● **What the task asks**
Look through the records below, and whenever a line contains "colonized", copy it.

Source records:

-=-=-=-=-

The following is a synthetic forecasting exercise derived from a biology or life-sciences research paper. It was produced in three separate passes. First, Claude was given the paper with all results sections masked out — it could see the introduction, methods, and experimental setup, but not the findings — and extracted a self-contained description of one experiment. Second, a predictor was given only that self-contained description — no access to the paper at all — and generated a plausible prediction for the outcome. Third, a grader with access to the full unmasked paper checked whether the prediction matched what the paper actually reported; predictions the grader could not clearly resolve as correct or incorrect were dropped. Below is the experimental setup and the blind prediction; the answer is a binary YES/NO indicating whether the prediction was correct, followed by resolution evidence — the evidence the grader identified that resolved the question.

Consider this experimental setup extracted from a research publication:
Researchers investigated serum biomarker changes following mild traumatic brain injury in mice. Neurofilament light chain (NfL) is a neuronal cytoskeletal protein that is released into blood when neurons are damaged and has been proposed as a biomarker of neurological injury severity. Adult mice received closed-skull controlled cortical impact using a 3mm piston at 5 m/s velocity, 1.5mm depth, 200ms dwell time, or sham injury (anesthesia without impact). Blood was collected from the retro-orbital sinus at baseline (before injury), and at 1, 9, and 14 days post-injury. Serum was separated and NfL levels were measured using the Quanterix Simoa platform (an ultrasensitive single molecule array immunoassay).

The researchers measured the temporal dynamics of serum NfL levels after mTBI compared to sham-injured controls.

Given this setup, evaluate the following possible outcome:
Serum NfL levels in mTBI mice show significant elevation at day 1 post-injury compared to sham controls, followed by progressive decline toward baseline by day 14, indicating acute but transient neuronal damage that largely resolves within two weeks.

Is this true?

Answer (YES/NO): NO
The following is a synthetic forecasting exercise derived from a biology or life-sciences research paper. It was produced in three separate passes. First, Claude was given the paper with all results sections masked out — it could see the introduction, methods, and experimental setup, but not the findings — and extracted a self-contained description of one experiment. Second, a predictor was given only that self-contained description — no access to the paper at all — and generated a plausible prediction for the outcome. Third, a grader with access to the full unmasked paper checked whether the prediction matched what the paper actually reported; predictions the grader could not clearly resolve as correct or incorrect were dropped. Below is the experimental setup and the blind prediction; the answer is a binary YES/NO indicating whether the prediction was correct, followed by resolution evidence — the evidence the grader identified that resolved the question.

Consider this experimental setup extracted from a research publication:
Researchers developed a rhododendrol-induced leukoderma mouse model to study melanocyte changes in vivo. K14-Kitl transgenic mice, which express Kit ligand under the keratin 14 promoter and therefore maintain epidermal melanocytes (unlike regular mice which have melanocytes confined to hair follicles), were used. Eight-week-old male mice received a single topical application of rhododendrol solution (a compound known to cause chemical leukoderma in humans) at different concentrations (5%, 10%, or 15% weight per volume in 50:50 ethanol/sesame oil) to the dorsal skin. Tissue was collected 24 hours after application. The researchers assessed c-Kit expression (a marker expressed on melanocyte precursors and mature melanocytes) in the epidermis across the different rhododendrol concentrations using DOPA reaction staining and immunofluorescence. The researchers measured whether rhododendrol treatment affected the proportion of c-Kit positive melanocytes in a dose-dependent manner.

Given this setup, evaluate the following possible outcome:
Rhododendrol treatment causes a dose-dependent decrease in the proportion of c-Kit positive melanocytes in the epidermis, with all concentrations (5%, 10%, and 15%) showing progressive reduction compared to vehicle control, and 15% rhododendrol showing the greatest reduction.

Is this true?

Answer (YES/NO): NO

-=-=-=-=-

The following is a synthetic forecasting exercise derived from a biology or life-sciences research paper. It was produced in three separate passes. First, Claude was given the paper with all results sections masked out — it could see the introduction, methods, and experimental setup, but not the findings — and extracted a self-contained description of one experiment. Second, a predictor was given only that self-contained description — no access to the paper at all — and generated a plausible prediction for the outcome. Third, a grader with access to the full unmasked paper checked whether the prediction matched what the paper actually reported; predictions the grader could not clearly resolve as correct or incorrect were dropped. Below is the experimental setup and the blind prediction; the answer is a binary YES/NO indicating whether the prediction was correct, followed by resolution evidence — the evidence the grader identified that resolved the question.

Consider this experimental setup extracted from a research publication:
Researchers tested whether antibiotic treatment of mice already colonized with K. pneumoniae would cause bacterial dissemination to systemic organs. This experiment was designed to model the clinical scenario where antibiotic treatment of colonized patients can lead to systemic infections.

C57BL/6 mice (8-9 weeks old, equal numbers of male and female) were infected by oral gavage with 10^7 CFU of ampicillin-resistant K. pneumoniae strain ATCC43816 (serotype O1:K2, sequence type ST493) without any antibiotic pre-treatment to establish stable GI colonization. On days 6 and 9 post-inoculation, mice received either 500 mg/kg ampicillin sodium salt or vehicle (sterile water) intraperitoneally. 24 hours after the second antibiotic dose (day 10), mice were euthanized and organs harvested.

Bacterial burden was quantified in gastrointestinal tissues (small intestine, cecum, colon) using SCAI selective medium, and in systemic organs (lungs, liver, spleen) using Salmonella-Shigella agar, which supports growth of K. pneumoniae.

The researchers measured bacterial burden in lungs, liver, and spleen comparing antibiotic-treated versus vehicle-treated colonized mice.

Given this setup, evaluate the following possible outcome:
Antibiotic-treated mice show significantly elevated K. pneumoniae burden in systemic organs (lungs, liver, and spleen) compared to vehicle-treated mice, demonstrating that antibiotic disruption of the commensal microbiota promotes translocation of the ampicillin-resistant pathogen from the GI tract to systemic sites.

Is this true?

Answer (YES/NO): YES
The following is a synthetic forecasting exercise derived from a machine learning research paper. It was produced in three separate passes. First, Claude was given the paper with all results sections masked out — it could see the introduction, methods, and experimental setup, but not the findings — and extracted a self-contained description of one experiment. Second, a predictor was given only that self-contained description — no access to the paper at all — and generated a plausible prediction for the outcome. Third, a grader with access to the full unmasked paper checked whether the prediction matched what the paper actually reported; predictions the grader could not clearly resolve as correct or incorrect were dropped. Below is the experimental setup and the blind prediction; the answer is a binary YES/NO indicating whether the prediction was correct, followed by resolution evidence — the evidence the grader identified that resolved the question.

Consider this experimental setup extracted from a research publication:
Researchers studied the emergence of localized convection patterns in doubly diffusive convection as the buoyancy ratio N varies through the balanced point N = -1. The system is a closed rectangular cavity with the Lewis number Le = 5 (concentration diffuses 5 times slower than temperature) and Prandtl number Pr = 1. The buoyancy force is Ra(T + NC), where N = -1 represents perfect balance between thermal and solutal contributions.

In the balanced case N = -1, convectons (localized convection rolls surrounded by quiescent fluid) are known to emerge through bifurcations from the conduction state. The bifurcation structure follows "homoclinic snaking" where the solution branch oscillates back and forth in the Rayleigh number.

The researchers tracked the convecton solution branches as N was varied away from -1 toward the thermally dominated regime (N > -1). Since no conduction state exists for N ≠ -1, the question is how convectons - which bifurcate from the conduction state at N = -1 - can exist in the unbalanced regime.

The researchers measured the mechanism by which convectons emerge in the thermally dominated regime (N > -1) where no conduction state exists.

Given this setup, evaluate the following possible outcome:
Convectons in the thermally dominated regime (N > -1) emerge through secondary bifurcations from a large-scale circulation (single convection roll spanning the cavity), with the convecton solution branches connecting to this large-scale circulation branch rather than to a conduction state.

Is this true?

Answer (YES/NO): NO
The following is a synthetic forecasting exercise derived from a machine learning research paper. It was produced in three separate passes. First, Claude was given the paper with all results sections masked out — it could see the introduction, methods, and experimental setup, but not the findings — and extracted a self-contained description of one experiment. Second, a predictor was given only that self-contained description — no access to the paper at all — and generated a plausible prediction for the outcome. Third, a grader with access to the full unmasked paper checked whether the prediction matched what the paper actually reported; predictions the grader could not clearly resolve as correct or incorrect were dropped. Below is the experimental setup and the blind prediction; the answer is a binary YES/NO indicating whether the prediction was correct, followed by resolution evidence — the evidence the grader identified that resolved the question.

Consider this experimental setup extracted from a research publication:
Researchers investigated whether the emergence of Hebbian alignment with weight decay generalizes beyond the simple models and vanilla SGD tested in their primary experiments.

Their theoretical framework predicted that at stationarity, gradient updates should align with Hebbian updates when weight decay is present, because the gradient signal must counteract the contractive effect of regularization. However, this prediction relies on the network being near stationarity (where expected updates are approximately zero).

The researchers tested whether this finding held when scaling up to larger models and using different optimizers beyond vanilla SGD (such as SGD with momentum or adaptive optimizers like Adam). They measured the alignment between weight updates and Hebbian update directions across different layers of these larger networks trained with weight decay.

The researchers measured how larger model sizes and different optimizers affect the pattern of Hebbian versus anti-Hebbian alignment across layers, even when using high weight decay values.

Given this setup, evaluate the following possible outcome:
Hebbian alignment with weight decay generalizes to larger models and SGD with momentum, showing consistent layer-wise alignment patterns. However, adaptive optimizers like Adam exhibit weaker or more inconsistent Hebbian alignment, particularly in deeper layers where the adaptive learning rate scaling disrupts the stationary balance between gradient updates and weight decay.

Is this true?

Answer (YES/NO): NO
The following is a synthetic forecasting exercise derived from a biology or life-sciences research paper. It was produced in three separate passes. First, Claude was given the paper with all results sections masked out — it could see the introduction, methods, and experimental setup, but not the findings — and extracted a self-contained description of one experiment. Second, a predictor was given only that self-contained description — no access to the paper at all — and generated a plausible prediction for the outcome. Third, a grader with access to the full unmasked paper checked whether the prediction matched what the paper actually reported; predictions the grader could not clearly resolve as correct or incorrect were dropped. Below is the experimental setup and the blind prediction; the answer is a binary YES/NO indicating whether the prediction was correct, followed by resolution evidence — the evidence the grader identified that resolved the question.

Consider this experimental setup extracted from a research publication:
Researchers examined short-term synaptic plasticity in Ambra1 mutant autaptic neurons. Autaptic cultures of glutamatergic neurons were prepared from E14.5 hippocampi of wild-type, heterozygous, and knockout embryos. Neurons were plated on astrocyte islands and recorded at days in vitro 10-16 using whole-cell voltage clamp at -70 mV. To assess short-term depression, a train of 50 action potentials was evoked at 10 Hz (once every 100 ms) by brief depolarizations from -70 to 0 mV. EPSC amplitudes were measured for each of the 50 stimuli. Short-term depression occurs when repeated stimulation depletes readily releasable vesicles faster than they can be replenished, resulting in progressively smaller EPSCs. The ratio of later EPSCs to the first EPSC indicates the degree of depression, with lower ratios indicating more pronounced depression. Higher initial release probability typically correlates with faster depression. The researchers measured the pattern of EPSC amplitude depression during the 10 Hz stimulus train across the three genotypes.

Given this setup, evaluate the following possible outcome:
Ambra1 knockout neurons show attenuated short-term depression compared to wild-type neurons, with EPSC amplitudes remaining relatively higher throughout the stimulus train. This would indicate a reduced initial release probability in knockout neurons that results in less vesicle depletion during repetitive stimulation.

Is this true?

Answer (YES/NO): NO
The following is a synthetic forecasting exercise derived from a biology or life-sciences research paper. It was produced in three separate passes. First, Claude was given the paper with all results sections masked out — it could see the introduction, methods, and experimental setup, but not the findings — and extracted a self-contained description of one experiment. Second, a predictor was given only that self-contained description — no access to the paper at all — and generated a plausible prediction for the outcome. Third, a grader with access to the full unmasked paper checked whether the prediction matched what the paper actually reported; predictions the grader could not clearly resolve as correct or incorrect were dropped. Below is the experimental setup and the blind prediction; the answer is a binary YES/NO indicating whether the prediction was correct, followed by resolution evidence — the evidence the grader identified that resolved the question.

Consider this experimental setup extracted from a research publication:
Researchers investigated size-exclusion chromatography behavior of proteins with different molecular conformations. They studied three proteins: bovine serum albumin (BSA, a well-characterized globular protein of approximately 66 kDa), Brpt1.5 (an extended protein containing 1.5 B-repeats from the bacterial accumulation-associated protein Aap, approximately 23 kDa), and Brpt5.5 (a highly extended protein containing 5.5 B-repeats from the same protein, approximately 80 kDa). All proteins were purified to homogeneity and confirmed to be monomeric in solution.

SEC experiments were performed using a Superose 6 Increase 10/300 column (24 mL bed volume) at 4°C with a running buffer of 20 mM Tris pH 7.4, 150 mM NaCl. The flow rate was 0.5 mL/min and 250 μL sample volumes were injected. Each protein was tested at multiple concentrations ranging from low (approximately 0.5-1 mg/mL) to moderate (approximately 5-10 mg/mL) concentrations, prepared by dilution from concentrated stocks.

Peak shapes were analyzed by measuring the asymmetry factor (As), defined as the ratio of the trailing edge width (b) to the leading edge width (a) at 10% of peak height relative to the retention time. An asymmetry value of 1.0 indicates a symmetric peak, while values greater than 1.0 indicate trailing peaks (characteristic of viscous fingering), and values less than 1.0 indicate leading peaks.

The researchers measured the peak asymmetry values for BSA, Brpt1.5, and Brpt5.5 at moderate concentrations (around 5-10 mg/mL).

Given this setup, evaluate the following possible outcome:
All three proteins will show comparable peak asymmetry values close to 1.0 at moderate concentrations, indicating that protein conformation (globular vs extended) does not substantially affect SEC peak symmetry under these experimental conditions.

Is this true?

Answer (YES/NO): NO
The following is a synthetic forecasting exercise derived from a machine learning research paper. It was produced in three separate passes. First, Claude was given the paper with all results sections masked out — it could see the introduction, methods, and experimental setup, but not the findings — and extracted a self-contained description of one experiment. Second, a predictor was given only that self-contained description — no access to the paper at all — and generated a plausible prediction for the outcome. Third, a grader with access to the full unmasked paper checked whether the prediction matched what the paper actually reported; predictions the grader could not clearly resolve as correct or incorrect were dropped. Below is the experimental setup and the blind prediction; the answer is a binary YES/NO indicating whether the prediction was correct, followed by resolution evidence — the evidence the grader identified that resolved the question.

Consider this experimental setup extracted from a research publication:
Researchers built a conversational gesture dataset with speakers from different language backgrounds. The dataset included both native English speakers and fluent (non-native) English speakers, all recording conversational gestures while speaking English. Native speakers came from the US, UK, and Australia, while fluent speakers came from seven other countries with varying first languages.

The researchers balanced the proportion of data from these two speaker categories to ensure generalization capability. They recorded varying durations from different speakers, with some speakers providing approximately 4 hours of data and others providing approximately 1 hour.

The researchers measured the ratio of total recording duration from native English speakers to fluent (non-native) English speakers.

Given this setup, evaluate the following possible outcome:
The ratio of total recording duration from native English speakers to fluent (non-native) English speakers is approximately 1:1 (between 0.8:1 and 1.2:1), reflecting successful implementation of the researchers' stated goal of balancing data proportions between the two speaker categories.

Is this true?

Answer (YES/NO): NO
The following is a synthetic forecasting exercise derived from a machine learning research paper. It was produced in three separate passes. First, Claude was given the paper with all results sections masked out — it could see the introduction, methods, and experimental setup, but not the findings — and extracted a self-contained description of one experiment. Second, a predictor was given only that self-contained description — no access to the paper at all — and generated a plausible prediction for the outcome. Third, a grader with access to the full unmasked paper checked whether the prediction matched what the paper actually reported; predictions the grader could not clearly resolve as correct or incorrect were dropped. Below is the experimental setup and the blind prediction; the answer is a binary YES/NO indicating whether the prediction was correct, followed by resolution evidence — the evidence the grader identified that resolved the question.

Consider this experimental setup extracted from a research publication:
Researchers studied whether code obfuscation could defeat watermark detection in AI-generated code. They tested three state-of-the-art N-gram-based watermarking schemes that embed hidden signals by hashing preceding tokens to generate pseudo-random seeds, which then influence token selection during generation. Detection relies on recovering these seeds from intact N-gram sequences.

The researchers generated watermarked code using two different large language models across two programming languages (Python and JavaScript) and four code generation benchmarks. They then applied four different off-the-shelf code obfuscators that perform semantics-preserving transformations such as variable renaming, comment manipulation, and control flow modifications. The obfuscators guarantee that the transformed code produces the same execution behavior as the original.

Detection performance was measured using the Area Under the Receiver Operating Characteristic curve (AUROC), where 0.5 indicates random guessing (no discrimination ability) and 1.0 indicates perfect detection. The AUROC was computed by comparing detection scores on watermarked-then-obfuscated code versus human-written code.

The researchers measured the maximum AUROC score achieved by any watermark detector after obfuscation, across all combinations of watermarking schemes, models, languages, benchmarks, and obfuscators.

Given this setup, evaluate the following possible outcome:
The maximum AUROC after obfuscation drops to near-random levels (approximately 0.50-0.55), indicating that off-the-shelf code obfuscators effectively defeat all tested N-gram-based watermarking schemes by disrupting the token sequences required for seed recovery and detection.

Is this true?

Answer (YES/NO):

-=-=-=-=-

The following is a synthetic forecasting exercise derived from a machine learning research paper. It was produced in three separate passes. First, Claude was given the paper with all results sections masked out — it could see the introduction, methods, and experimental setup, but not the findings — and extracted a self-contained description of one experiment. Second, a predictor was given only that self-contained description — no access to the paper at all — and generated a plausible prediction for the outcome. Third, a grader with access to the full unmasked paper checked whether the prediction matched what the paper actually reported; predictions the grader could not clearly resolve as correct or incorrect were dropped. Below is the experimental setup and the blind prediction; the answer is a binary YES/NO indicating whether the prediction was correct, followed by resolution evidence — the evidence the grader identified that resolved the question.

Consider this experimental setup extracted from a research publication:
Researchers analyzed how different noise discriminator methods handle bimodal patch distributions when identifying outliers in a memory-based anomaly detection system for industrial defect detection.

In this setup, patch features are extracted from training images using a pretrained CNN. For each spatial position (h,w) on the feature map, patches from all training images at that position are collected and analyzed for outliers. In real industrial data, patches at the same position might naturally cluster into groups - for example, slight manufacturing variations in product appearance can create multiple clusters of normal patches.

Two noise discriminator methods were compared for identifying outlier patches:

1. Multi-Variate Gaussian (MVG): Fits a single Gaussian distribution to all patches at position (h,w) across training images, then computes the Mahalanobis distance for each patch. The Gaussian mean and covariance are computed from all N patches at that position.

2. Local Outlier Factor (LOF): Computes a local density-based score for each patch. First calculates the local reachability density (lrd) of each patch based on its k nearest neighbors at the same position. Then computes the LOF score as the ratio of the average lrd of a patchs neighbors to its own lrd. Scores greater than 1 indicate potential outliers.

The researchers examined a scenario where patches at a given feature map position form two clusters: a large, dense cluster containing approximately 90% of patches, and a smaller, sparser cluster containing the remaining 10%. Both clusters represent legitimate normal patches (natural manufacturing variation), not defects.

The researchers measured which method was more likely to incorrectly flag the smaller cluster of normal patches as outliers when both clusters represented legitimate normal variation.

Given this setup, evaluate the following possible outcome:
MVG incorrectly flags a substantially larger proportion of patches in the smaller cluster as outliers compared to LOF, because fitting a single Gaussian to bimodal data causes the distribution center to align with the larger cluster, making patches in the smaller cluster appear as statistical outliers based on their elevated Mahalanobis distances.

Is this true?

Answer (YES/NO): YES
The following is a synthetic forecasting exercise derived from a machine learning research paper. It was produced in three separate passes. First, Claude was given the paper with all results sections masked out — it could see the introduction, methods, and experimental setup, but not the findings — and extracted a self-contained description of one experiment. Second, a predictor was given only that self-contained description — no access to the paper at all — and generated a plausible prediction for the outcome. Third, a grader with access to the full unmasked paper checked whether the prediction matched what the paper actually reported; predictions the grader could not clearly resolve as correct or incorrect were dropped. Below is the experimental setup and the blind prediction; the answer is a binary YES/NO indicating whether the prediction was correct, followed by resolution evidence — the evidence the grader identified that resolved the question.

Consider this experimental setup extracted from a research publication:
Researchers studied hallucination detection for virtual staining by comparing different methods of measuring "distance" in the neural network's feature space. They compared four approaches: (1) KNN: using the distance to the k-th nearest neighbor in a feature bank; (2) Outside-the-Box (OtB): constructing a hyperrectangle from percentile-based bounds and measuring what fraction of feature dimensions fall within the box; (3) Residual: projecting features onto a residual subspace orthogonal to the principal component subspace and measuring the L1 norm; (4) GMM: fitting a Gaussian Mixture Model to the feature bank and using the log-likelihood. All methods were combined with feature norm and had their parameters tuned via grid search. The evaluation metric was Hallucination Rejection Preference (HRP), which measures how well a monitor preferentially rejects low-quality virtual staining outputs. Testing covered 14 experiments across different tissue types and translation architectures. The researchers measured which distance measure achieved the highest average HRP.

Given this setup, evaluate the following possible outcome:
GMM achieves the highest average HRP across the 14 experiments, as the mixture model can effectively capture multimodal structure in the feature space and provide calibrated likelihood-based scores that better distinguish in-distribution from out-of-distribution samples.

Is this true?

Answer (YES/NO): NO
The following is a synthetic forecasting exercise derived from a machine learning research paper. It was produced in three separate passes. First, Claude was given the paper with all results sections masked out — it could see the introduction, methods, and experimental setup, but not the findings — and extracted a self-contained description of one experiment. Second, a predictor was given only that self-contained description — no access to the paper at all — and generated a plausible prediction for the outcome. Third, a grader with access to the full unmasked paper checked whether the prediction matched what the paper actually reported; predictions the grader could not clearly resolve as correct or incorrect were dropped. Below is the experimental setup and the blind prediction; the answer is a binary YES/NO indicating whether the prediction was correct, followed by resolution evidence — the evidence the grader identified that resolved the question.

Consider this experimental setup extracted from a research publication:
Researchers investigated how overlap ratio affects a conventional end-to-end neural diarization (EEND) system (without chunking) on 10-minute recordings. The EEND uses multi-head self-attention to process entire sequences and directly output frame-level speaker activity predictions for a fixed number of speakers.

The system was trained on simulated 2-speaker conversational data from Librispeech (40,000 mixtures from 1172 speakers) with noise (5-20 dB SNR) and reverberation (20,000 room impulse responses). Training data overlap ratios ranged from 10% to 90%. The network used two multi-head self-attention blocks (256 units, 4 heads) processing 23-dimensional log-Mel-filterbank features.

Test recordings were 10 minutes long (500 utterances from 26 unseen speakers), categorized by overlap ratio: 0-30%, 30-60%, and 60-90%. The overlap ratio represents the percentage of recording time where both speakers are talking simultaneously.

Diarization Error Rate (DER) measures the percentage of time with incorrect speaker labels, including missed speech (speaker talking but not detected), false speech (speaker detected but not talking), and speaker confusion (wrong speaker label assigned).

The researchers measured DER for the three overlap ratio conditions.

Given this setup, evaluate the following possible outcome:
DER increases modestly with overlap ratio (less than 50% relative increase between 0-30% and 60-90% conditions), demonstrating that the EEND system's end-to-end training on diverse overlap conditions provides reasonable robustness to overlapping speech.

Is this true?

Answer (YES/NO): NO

-=-=-=-=-

● **Task answer**
Researchers tested whether antibiotic treatment of mice already colonized with K. pneumoniae would cause bacterial dissemination to systemic organs. This experiment was designed to model the clinical scenario where antibiotic treatment of colonized patients can lead to systemic infections.
The researchers measured bacterial burden in lungs, liver, and spleen comparing antibiotic-treated versus vehicle-treated colonized mice.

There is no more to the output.